Le charme modeste d’un frère collègue
Quand on a le privilège d’avoir eu Roland Revet comme collègue pendant six ans, on ne peut s’empêcher d’en témoigner avec reconnaissance, alors que le 22 octobre 2020, il a quitté ce monde sur la pointe des pieds, comme il a marché durant toute sa vie, aux côtés d’Alice, la fille du pasteur Pierre Bourguet. Charme et modestie, telles étaient les deux qualités de Roland que j’ai appréciées au cours de notre proche collaboration de 1979 à 1985 au sein du service animation du Défap.

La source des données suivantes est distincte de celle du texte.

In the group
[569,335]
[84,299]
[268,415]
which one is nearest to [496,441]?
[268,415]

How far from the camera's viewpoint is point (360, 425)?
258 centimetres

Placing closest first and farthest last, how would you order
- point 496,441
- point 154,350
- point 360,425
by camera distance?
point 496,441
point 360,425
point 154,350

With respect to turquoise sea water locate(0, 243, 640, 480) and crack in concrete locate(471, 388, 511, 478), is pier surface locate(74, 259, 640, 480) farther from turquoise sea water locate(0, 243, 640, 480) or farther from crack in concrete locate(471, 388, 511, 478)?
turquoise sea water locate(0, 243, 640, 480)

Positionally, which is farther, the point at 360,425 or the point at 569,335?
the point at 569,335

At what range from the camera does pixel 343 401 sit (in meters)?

Charme de son intellect d’abord : professeur d’allemand à l’origine, devenu pasteur, mais dont le polyglotisme a nourri de nombreux travaux. En 1962, il est le premier traducteur en français du Nachfolgede Dietrich Boenhoeffer (Le prix de la grâce ou La vie de disciple). De 1982 à 1989 il préside le Département Coopération et Témoignage de l’Alliance Réformée Mondiale au nom du protestantisme français. Évidemment, il faut parler l’anglais pour siéger dans une telle institution ! Fasciné par l’Asie, il nous a fait découvrir le Japon et surtout la Corée du Sud, pays dans lequel il s’est rendu deux fois, et a traduit en français pour la première fois les travaux des théologiens du Minjung (le peuple opprimé). Quant au versant modestie de sa personnalité en voici un exemple : en introduisant une magistrale conférence à un colloque du Crédic en 1987 où je l’avais invité sur le thème « Les Missions protestantes en Corée », il déclarait n’avoir « aucune des qualifications me permettant normalement d’être parmi vous ». Mais ces qualités se mariaient sans difficulté avec une fermeté dans les idées et un humour quelquefois piquant. Au Défap, comme rédacteur du Journal des Missions Évangéliques, seul en mesure de prendre la suite de Maurice Pont car il était tout aussi exigeant que lui sur la qualité de l’écriture, il a su ferrailler avec les partisans de « l’aide directe » qu’il dénonçait comme « injuste, dangereuse, humiliante et insuffisante » dans un texte de 1984 « signé Défap » mais dont j’atteste qu’il est de sa main.
Quant à l’humour, il avait le secret des histoires drôles mais qui témoignaient quelquefois de risques pris dans ses prédications (on peut en lire plusieurs sur internet). Il me racontait qu’à la suite d’une prédication à Marsillargues où il avait dû parler de manière peu amène des pratiques de la picole, il avait, le lundi matin, retrouvé des bouteilles (vides !) de vin embrochées sur tous les pics des grilles du temple… Celui qui aurait pu enseigner la théologie comme il avait enseigné l’allemand dans sa jeunesse, est demeuré un pasteur à la base, malgré deux ministères internationaux : Vabre (Tarn) de 1963 à 1970, direction du CART à Sommières (Gard) de 1970 à 1974), Marsillargues (Gard) de 1974 à 1979, secrétaire exécutif chargé de l’animation missionnaire dans les Églises locales au Défap de 1979 à 1985, Charenton-le-Pont (Val de Marne) de 1985 à 1990, secrétaire chargé de l’échange des personnes à la Cevaa de 1990 à 1995. Retraite à Rosières-sur-Mance (Haute-Saône) de 1995 à 2014. Ah, oui, il avait des origines franc-comtoises comme moi, sans doute un autre élément de notre connivence ! Mais c’est à Bordeaux qu’avec Alice, il a poursuivi sa retraite de 2014 à 2020. Je pense à elle et à ses enfants, Nicolas, Jean-Noël, Thierry, Sandrine, qui habitaient en dessous de chez nous au Défap. Les Revet ont eu douze petits enfants et huit arrières-petits-enfants.